Keywords

1 Introduction

The fingerprinting of an image is a valuable way to identify similar and duplicate images within a set of images. Therefore, fingerprinting can be used as a tool with which we can classify and group unknown images that are not yet within the set. While it is tempting to equate hashing to fingerprinting, they are two different techniques. The critical difference is that minor differences in the input in the hashing input lead to significant changes in the resulting digest. In contrast, in fingerprinting, small changes in the input lead to small changes in the resulting digest [3]. Although both techniques produce smaller digests than the original data in the image.

Rephrasing the generation process as a noise-resistant way to generate a unique digest with lower dimensionality than the original input helps identify where Self Organising Maps (SOMs) can be helpful. Self Organising Maps are commonly used for dimensionality reduction to aid with the visualization of large data sets and how the data within large data sets interact. SOMs achieve this by providing easy to consume visuals such as u-matrices and heat maps. Another critical aspect of a SOM is that it clusters similar data together, thus providing the second property required for a fingerprinting algorithm: Noise and rotation resilience [6].

This paper will provide background into Self Organising Maps and explore the applications of higher rank Self Organising Maps. Then, building on the background, the concept of using SOMs for the fingerprinting of images will be outlined. After this, the technique will be compared to pre-existing Self Organising Map libraries and tested against well-known data sets. Finally, recommendations will be made on how the technique can be improved and the direction of possible future work. This technique aims to provide a novel manner in which an image can be fingerprinted using SOMs.

2 Self Organising Maps

Self Organising Maps (SOMs) are a form of artificial neural network (ANN) created by Dr Teuvo Kohonen. Self Organising Maps are also known as Kohonen Maps for this reason. While SOMs are a form of ANN, they have noticeable differences in their learning process, structure, and training method as opposed to Feed-Forward ANNs and Multi-Layer Perceptron ANNs. Whilst most ANNs are trained using corrective learning, SOMs take the approach of competitive learning. Competitive learning is utilised as it is better suited for unsupervised tasks, which SOMs are traditionally used for [5]. Structurally, the nodes of an ANN are represented by an activation function that changes output based on the input provided, whereas a SOM is a lattice of nodes that cluster around features. Each of these nodes contains a vector which is adjusted through the training process. The training process is briefly discussed in the next paragraph and in more detail in the method section. It is essential, at this stage, to take note that while the nodes are usually represented on a 2D grid lattice, the dimensionality of the lattice can be increased [4]. To visualise how one would represent a SOM on a higher dimension lattice, refer to Fig. 1.

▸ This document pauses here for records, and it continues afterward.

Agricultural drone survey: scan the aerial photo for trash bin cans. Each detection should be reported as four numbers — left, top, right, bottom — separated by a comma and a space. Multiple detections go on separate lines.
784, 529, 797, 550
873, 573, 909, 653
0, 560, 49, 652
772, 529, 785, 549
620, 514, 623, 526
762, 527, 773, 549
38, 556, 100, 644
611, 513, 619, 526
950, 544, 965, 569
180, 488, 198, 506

As previously mentioned, SOMs are trained using a competitive learning approach. While this approach is discussed in more detail in the method section, this paragraph will provide a high-level overview of the basic training and operation of a Self Organising Map. The first step is to determine the initial parameters of a SOM. These parameters include the length of each node’s vector and the dimensions of the SOM. The length of each node’s vector can be thought of as the weights for each node. They are initialised to random values before training can begin. Since SOMs are represented as a lattice, each node has neighbours that form its neighbourhood, where the neighbourhood is traditionally defined with a neighbourhood function such as Moore’s neighbourhood that has been extended for Chebyshev distances greater than 1. Determining the dimension of a SOM is also important and will determine how many nodes there are in the SOM.

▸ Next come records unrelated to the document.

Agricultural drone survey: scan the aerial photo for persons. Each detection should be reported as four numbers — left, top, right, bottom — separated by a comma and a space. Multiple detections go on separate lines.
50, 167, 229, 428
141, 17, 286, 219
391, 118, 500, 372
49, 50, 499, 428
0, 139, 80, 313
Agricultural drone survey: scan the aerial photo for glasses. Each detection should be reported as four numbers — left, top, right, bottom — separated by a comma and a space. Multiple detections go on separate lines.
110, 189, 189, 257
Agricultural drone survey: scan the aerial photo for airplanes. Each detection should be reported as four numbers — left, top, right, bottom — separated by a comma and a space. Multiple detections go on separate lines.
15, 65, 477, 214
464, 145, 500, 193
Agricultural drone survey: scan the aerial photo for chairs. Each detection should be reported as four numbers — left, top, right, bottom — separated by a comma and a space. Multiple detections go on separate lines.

Once all the nodes have been initialised with random values, training can commence. Training is the process where a random item is selected from the input data and presented in vector form to the self-organising map to find the node in the SOM whose vector has the smallest Euclidean distance to that of the input vector. Using this vector, known as the Best Matching Unit (BMU), all the nodes in the neighbourhood of the BMU are updated by pulling their vectors closer to the BMU in regard to their vector’s Euclidean distance to the BMU. This process is repeated for a set number of iterations. Once the SOM has converged, an image is created. This image is known as a u-matrix and illustrates the average distance of a node to its adjacent nodes.

Fig. 1.
figure 1

Effect of increasing rank on a Self-Organising Map

The above sections mainly deal with self-organising maps in 2 spatial dimensions but allude to the fact that SOMs can be extended to work in higher spatial dimensions. This next section will discuss the properties of SOMs in higher spatial dimensions and the considerations that need to be kept in mind when extending SOMs [8]. When working with SOMs, the different interpretations of the word “dimension" can lead to confusion. To prevent this confusion, the paper will use the word rank (An abstract description of a vector) to describe the manipulation of a SOM in higher spatial dimensions. When increasing the rank of the SOM, there are important properties to note.

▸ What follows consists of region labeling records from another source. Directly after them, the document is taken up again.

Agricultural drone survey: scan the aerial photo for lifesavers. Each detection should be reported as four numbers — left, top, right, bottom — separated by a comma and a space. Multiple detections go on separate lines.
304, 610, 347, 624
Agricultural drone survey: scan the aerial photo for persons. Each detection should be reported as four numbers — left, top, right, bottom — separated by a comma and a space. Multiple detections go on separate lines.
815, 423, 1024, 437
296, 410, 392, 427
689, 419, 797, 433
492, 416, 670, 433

Interestingly, the dimensionality reduction is inversely proportional to the rank. Another property is that the distance between nodes decreases when keeping the number of nodes constant and increasing the rank. Shown below in Fig. 2 is an example of these properties applied to the IRIS data set, which has four attributes per value:

  • sepal length in cm

  • sepal width in cm

  • petal length in cm

  • petal width in cm

Increasing the rank of a SOM does come with unique challenges that need to be overcome. Firstly the creation of easy to view and understandable outputs, and secondly, the shapes that allow for the generation of regular honeycombs.

Fig. 2.
figure 2

Relationship between the rank of a SOM and the reduction in dimensionality of the data as well as the decrease of the maximum distance between the indices of the nodes as the rank increases and node count remains constant. The node count being 10,000 in this case

A SOMs primary use case allows the visualization and clustering of data that cannot be understood easily. The difficulty of understanding the data arises from problems such as large quantities of data or high dimensionality of the data. When increasing the rank of the SOM, it loses its ability to make data with a high dimension easy to understand visually. Although, colours and shapes can be used over an interval to minimize this impact. However, increasing the rank is not advised when working with data that has to be viewed by a human. This rule of thumb is reinforced by the fact that while it is easy to visualize a square or cube, it is difficult to visualize its four dimension analogue, the tesseract and nearly impossible to visualize a 5D hypercube, especially on a 2D surface such as a monitor or piece of paper.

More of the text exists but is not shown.